Nahaufnahme der Pedalumdrehung eines Radsportlers beim Durchfahren des kritischen unteren Totpunkts mit sichtbarer Kraftübertragung
Veröffentlicht am März 12, 2024

Entgegen der landläufigen Meinung ist das Streben nach dem ‚perfekten runden Tritt‘ der grösste Bremsklotz für Ihre Leistung.

  • Die entscheidende Kraft kommt fast ausschliesslich aus der Druckphase (12 bis 6 Uhr).
  • Aktives Ziehen ist ineffizient; passive Entlastung des Beins in der Zugphase ist der Schlüssel.
  • Kleine Anpassungen an Material und Position (Cleats, Kette) bringen messbar mehr Watt als jedes Trittgefühl.

Empfehlung: Fokussieren Sie Ihr Training auf die Maximierung der Druckphase und die Stabilität Ihrer biomechanischen Kette, anstatt Energie auf die ineffektive Zugphase zu verschwenden.

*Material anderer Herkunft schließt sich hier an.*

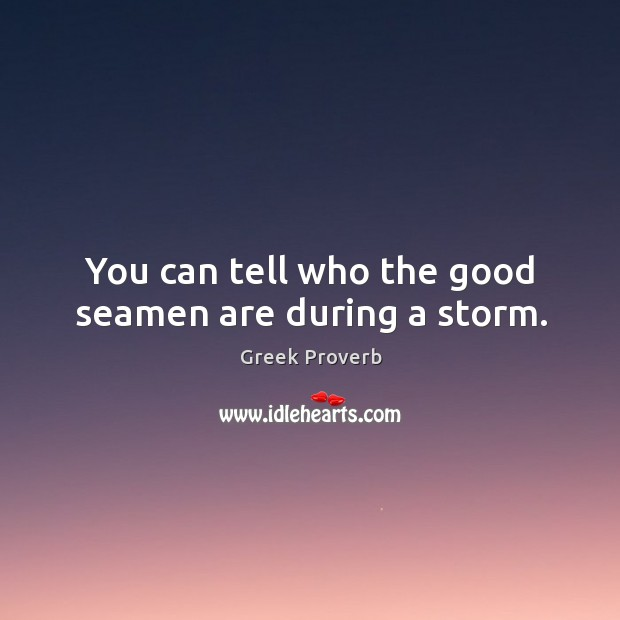 You can tell who the good seamen are during a storm. Greek Proverbs Image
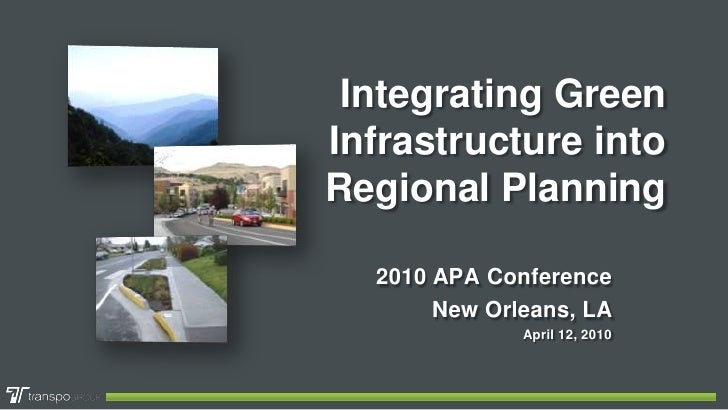 Integrating Green Infrastructure into Regional Planning<br />2010 APA Conference<br />New Orleans, LA<br />April 12, 2010<...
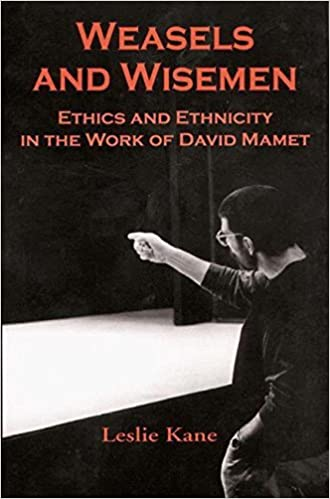 Weasels and Wisemen: Ethics and Ethnicity in the Work of David Mamet by Leslie Kane (2001-01-06)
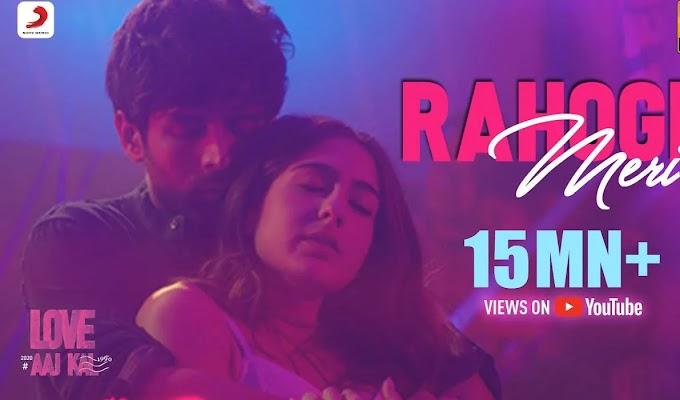 Rahogi Meri Lyrics in Hindi & English - Love Aaj Kal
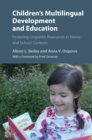 Image for Children's Multilingual Development and Education: Fostering Linguistic Resources in Home and School Contexts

Jeder ambitionierte Radsportler kennt dieses Gefühl: Trotz unzähliger Kilometer und intensivem Training scheint die Leistung zu stagnieren. Man tritt kräftiger, aber der Tacho zeigt keine höheren Geschwindigkeiten. Oft liegt die Ursache nicht in mangelnder Fitness, sondern in einer ineffizienten Trettechnik, bei der wertvolle Energie in den sogenannten „toten Punkten“ der Kurbelumdrehung verloren geht. Die gängige Antwort darauf ist meist der Rat, einen „runden Tritt“ zu trainieren – eine fliessende Bewegung, bei der in jeder Phase der Kurbelumdrehung Kraft auf das Pedal ausgeübt wird.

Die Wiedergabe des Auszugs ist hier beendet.